• _Given information_
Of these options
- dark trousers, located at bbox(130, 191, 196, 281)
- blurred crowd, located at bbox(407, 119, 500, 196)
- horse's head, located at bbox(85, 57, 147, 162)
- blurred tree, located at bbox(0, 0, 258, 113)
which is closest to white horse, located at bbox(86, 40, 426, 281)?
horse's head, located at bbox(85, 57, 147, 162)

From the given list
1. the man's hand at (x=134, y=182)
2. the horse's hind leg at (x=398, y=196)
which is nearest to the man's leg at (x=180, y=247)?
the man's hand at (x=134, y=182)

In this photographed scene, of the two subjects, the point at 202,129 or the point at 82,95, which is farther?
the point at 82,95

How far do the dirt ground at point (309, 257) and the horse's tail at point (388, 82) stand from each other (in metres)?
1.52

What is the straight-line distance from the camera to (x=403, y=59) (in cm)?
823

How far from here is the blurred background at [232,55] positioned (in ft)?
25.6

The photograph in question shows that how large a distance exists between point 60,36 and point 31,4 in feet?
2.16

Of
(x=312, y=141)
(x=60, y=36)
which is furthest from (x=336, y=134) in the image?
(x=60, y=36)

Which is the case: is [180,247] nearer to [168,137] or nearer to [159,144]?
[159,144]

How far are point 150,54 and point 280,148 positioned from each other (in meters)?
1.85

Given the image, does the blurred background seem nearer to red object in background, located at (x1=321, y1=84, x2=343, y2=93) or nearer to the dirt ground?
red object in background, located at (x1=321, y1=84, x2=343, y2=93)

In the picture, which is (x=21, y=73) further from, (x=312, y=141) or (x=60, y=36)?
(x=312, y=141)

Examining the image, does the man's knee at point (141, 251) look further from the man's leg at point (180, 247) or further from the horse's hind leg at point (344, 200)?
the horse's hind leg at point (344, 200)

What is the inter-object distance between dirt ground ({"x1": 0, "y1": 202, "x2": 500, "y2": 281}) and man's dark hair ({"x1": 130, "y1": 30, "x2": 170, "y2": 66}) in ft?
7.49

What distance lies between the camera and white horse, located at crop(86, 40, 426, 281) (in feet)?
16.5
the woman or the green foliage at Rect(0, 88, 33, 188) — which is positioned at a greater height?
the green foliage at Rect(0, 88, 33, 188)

• _Stated goal_
Can you convert all the data above into a Markdown table with the columns No. and Text, putting each line in its own numbered row and omitting blank lines?

• _Complete answer_
| No. | Text |
|---|---|
| 1 | Of these options |
| 2 | - dark trousers, located at bbox(130, 191, 196, 281) |
| 3 | - blurred crowd, located at bbox(407, 119, 500, 196) |
| 4 | - horse's head, located at bbox(85, 57, 147, 162) |
| 5 | - blurred tree, located at bbox(0, 0, 258, 113) |
| 6 | which is closest to white horse, located at bbox(86, 40, 426, 281)? |
| 7 | horse's head, located at bbox(85, 57, 147, 162) |
| 8 | From the given list |
| 9 | 1. the man's hand at (x=134, y=182) |
| 10 | 2. the horse's hind leg at (x=398, y=196) |
| 11 | which is nearest to the man's leg at (x=180, y=247)? |
| 12 | the man's hand at (x=134, y=182) |
| 13 | In this photographed scene, of the two subjects, the point at 202,129 or the point at 82,95, which is farther? |
| 14 | the point at 82,95 |
| 15 | How far do the dirt ground at point (309, 257) and the horse's tail at point (388, 82) stand from each other (in metres)? |
| 16 | 1.52 |
| 17 | What is the straight-line distance from the camera to (x=403, y=59) (in cm)? |
| 18 | 823 |
| 19 | How far from here is the blurred background at [232,55] positioned (in ft)? |
| 20 | 25.6 |
| 21 | The photograph in question shows that how large a distance exists between point 60,36 and point 31,4 in feet? |
| 22 | 2.16 |
| 23 | Of |
| 24 | (x=312, y=141) |
| 25 | (x=60, y=36) |
| 26 | which is furthest from (x=336, y=134) in the image? |
| 27 | (x=60, y=36) |
| 28 | Which is the case: is [180,247] nearer to [168,137] or nearer to [159,144]? |
| 29 | [159,144] |
| 30 | How far are point 150,54 and point 280,148 positioned from each other (in meters)? |
| 31 | 1.85 |
| 32 | Given the image, does the blurred background seem nearer to red object in background, located at (x1=321, y1=84, x2=343, y2=93) or nearer to the dirt ground? |
| 33 | red object in background, located at (x1=321, y1=84, x2=343, y2=93) |
| 34 | In the picture, which is (x=21, y=73) further from, (x=312, y=141) or (x=60, y=36)? |
| 35 | (x=312, y=141) |
| 36 | Examining the image, does the man's knee at point (141, 251) look further from the man's leg at point (180, 247) or further from the horse's hind leg at point (344, 200)? |
| 37 | the horse's hind leg at point (344, 200) |
| 38 | What is the inter-object distance between dirt ground ({"x1": 0, "y1": 202, "x2": 500, "y2": 281}) and man's dark hair ({"x1": 130, "y1": 30, "x2": 170, "y2": 66}) in ft? |
| 39 | 7.49 |
| 40 | What distance lies between the camera and white horse, located at crop(86, 40, 426, 281) (in feet)? |
| 41 | 16.5 |
| 42 | the woman or the green foliage at Rect(0, 88, 33, 188) — which is positioned at a greater height? |
| 43 | the green foliage at Rect(0, 88, 33, 188) |